*文件片段:*

[Tarjan縮點] POJ1236題解

嗯剛剛A了它。。

真是感動。。。。

Tarjan縮點在聯賽中考的可能性很大

所以必須要好好寫一寫

恩先放題目簡介

Network of Schools

Time Limit: 1000MS		Memory Limit: 10000K
Total Submissions: 11443		Accepted: 4555

Description

A number of schools are connected to a computer network. Agreements have been developed among those schools: each school maintains a list of schools to which it distributes software (the “receiving schools”). Note that if B is in the distribution list of school A, then A does not necessarily appear in the list of school B 
You are to write a program that computes the minimal number of schools that must receive a copy of the new software in order for the software to reach all schools in the network according to the agreement (Subtask A). As a further task, we want to ensure that by sending the copy of new software to an arbitrary school, this software will reach all schools in the network. To achieve this goal we may have to extend the lists of receivers by new members. Compute the minimal number of extensions that have to be made so that whatever school we send the new software to, it will reach all other schools (Subtask B). One extension means introducing one new member into the list of receivers of one school. 

Input

The first line contains an integer N: the number of schools in the network (2 <= N <= 100). The schools are identified by the first N positive integers. Each of the next N lines describes a list of receivers. The line i+1 contains the identifiers of the receivers of school i. Each list ends with a 0. An empty list contains a 0 alone in the line.

Output

Your program should write two lines to the standard output. The first line should contain one positive integer: the solution of subtask A. The second line should contain the solution of subtask B.

Sample Input

5
2 4 3 0
4 5 0
0
0
1 0

Sample Output

1
2

嘖嘖居然是IOI的題目

不過IOI的題目在那個時候向來都是水的啊。。[具體參見 “北京2008的大鐘”]

然後就Tarjan縮點搞起

第一問統計有多少入度爲0的

第二問統計入度爲0和出度爲0的最大值

然後就沒了

唯一感動的就是在縮點之後怎麼處理

看程序啦。。

*資料部分:*
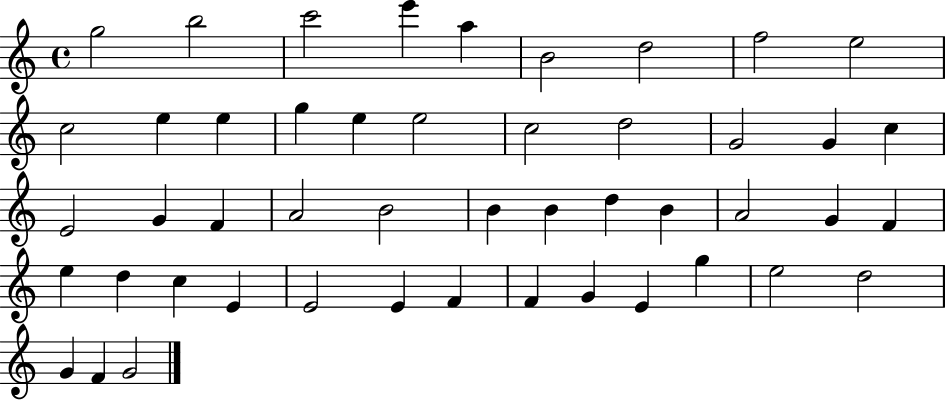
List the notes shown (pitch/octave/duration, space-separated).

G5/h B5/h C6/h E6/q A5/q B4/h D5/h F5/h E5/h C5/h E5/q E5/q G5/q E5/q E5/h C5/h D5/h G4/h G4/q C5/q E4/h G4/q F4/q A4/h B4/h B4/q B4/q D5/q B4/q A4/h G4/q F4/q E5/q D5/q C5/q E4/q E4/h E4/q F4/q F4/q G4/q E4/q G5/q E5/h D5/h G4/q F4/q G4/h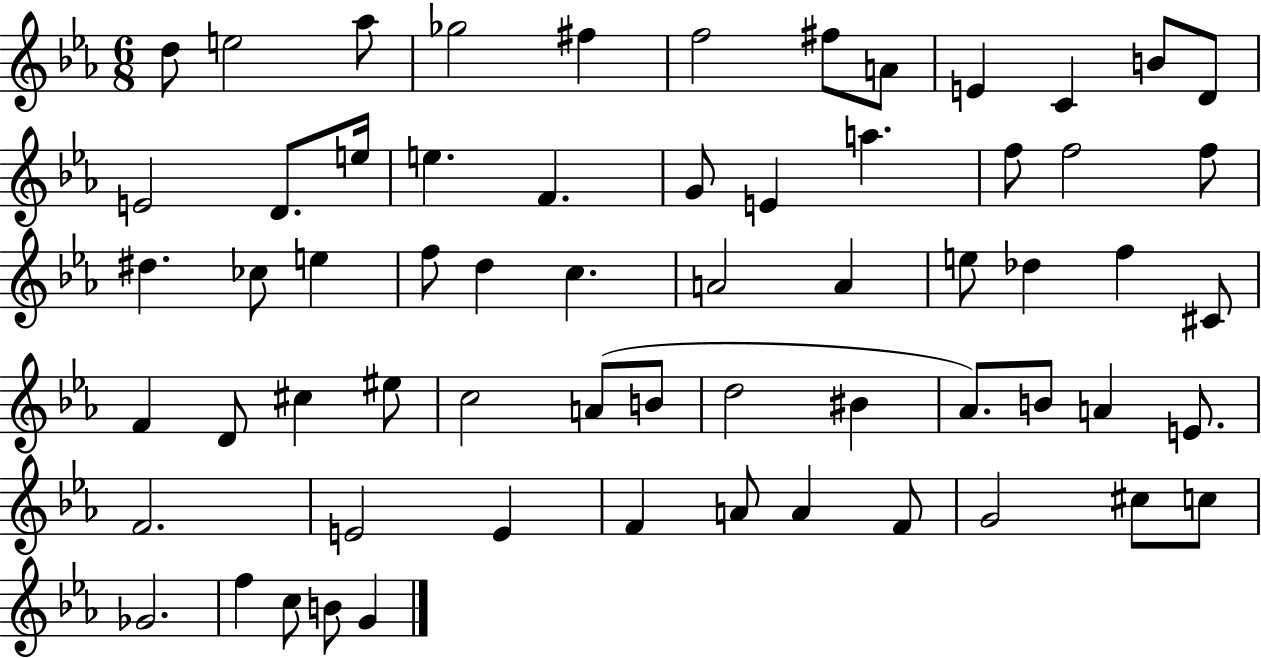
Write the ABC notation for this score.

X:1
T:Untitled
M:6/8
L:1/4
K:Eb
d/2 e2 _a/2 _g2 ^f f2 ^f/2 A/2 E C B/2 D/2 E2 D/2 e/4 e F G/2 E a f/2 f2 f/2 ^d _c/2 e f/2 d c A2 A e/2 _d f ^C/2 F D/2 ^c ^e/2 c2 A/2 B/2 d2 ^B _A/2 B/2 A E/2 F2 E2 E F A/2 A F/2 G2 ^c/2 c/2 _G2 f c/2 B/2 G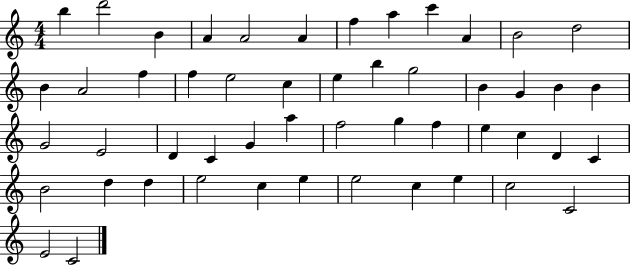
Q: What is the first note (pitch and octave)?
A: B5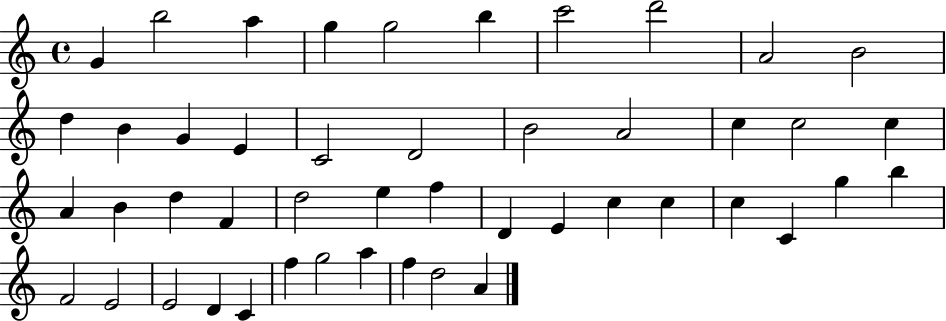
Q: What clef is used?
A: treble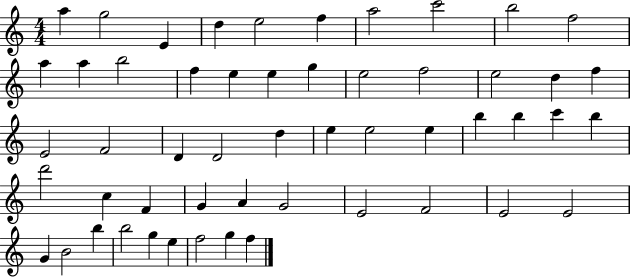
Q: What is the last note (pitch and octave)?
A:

*給定任務:*
將這篇 POJ1236 題解中以「The first line contains」起始、以「of subtask B.」結束的段落逐字抄錄下來。

*練習解答:*
The first line contains an integer N: the number of schools in the network (2 <= N <= 100). The schools are identified by the first N positive integers. Each of the next N lines describes a list of receivers. The line i+1 contains the identifiers of the receivers of school i. Each list ends with a 0. An empty list contains a 0 alone in the line.

Output

Your program should write two lines to the standard output. The first line should contain one positive integer: the solution of subtask A. The second line should contain the solution of subtask B.